I also love the choice Mr. Chaon made with respect to the age of the narrator.  The guy always loved Del, that much is clear.  But the narrator now has a wife and a child of his own.  He’s had many years to try and understand what happened.  Mr. Chaon also allows us to see the narrator’s shame when he describes how, as a young adult, he used his brother’s story as a way to get girls.  The point is that the narrator would not have been able to confront the family’s “Del issue” without so much time for their thoughts and feelings to percolate.

There’s a particularly sweet moment approximately 60% into the story.  The reader knows a lot of the facts about Del’s death and has met his parents in the dramatic present.  The narrator has made it clear that the story is, to some extent, about his desire to join his family in a deeper understanding of the young man’s death.  We’ve learned about the family’s relationship with violence and the lies that flew between the sons and the father.  Yes, Mr. Chaon could have given the narrator and the audience what they think they want: a long, drawn-out scene in which everyone reaches catharsis.
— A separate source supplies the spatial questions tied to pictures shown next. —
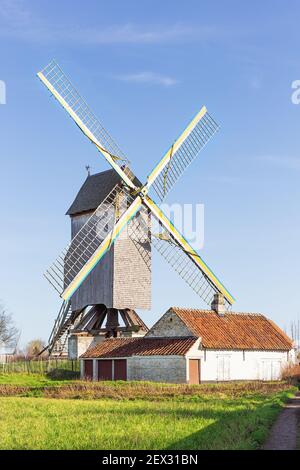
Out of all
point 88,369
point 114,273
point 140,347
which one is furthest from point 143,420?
point 88,369

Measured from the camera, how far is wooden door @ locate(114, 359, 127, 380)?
40.5 meters

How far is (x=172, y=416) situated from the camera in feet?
63.9

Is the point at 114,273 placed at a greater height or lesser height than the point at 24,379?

Mr. Chaon doesn’t disappoint us with this kind of easy answer.  At one point, the narrator is visiting his family and he really wants to tell his father a secret.  He thinks about his own son and is “chilled” by the way a father’s love can transform and “turn in on itself.”  Mr. Chaon writes:

We looked at each other, my father and I.  “What are you thinking?”  I said softly, but he just shook his head.

The author makes the brave choice to leave words unspoken and emotions unshared.  And look at the word he uses in the dialogue tag: “said” instead of “asked.”  The narrator’s question doesn’t receive an answer because there really isn’t a satisfactory one out there.

What Should We Steal?

  • Ease the reader into the inciting incident.  Sometimes you need a whiz-bang open.  Other times, you should let the reader stew in the juices of your conflict.
  • Set your story in the time that is right for the narrator.  People need time to reflect on big events before they can comment meaningfully…your characters are no different.
  • Allow a quiet moment of discord to replace what could be a moment of epiphany. Stories should be like life; we don’t always get the answers we want.  (Or the ones we need.)